▶ _Extrait choisi_:
——
Les marchés financiers semblent hausser les épaules face à l’escalade militaire au Moyen-Orient. Mais cela n’élimine pas les risques de turbulences boursières, met en garde Nannette Hechler-Fayd’herbe, Chief Investment Officer EMEA de la banque privée suisse Lombard Odier, dans une interview accordée à Investment Officer.
Que ce soit le conflit entre la Russie et l’Ukraine ou l’escalade récente entre l’Iran et Israël, il semble que les marchés soient insensibles aux chocs géopolitiques.
Nanette Hechler-Fayd’herbe : « Les marchés boursiers ont en effet bien performé cette année. Mais avec le conflit au Moyen-Orient, il y a néanmoins des raisons d’être particulièrement vigilants. Les chocs géopolitiques ne sont pas linéaires. Une fois qu’ils se déclenchent, l’ambiance sur les marchés peut changer soudainement, entraînant des réactions fortes et des fluctuations de cours. »
« Un canal de transmission important est le prix du pétrole. C’est pourquoi le conflit au Moyen-Orient doit être surveillé de plus près que la guerre en Ukraine, qui reste pour l’instant un conflit régional. »
La récente attaque à la roquette de l’Iran contre Israël n’a apparemment pas fait office de déclencheur, puisque les grands indices boursiers ont à peine réagi.
« Parce que cette attaque n’a pas d’impact sur la production ou l’approvisionnement en pétrole. Si l’infrastructure énergétique devait être endommagée, alors l’impact sur les cours boursiers devrait être plus important. De même, si une superpuissance, par exemple les États-Unis, était directement impliquée dans le conflit, les chocs sur les marchés seraient plus importants. »
« Outre le prix du pétrole, un deuxième canal de transmission est le sentiment, d’un point de vue large, international. Si le monde entier a l’impression que l’on entre dans une crise, la consommation des ménages diminuera, ce qui aura un impact négatif sur les marchés. La guerre en Ukraine, aussi grave soit-elle, n’a en réalité pas eu d’impact sur le sentiment, ni sur le prix du pétrole. »
——
Enregistrements d'un jeu de données
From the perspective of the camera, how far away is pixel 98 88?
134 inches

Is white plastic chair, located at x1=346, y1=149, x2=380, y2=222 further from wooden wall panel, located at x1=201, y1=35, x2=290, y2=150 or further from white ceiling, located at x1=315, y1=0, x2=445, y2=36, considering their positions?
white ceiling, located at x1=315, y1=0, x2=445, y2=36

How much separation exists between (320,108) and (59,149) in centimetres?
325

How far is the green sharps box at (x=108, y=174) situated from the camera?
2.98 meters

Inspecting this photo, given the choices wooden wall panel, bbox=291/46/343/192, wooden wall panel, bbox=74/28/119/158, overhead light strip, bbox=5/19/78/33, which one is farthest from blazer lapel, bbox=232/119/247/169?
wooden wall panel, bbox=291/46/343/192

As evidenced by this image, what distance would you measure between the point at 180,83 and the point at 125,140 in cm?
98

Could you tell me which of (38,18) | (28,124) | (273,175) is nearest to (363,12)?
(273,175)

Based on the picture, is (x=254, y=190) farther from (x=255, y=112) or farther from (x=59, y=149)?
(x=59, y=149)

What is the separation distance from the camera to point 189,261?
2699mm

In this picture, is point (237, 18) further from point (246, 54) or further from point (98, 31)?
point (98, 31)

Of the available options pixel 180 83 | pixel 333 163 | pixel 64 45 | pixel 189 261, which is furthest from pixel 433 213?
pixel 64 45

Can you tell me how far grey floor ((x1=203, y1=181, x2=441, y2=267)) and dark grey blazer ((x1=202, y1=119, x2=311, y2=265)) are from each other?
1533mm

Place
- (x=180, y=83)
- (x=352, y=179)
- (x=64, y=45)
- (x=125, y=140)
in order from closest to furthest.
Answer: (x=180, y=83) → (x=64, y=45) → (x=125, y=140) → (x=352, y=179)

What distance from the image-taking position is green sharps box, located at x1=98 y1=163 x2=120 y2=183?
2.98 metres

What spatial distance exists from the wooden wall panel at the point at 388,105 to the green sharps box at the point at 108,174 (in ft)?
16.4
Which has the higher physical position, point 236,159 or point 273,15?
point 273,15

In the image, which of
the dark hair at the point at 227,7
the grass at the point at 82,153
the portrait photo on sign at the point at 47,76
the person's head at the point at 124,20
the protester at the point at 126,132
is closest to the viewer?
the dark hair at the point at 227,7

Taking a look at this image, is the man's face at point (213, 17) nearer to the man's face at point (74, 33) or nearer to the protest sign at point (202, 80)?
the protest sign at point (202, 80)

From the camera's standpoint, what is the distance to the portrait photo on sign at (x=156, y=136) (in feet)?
——
▶ _Consigne_:
Prolongez l'interview sur les marchés et le conflit au Moyen-Orient à partir de sa dernière phrase. Les enregistrements sont un matériau à part, distinct de l'interview.

▶ _Réponse_:
Une grande partie du négoce boursier se déroule de manière automatisée, via des ordinateurs. Cela pourrait-il expliquer cette indifférence ?
« Nous n’avons pas encore vu de déclencheur, donc nous n’avons aucune visibilité sur ce phénomène. Mais on pourrait s’attendre à ce que le trading automatisé, avec des ordres de vente automatiques lorsque les cours descendent en dessous de certains seuils, renforce la réaction et ait donc un effet accélérateur. »
Comment les investisseurs doivent-ils se couvrir contre des chocs boursiers non linéaires ?
« Par une bonne diversification, en ne se concentrant pas uniquement sur les actions. Les obligations offrent aussi des rendements attrayants, notamment au niveau des obligations d’entreprise et du haut rendement. »
« Les valeurs refuges (le franc suisse et le yen sont particulièrement en verve) offrent un deuxième niveau de couverture contre les turbulences. Ces devises profitent du contexte actuel : en cas de troubles, leur valeur ne fera qu’augmenter. »
« Enfin, l’or est aussi une bonne source de diversification, compte tenu de sa faible corrélation avec d’autres classes d’actifs. Le cycle actuel, avec un dollar plus ou moins stable et des taux en baisse, est plutôt favorable à l’appréciation de l’or. De plus, de nombreuses banques centrales accumulent de l’or, ce qui soutient la demande. Le métal jaune est donc une option à privilégier si l’indice VIX, qui reflète la nervosité des places boursières, devait s’affoler. »
Trump ou Harris ?
L’Amérique va élire un nouveau président. Vous disiez précédemment que sur le plan géopolitique, un nouveau mandat pour Donald Trump serait moins déstabilisant que beaucoup ne le pensent, car en tant qu’ex-homme d’affaires, ce dernier est un véritable négociateur.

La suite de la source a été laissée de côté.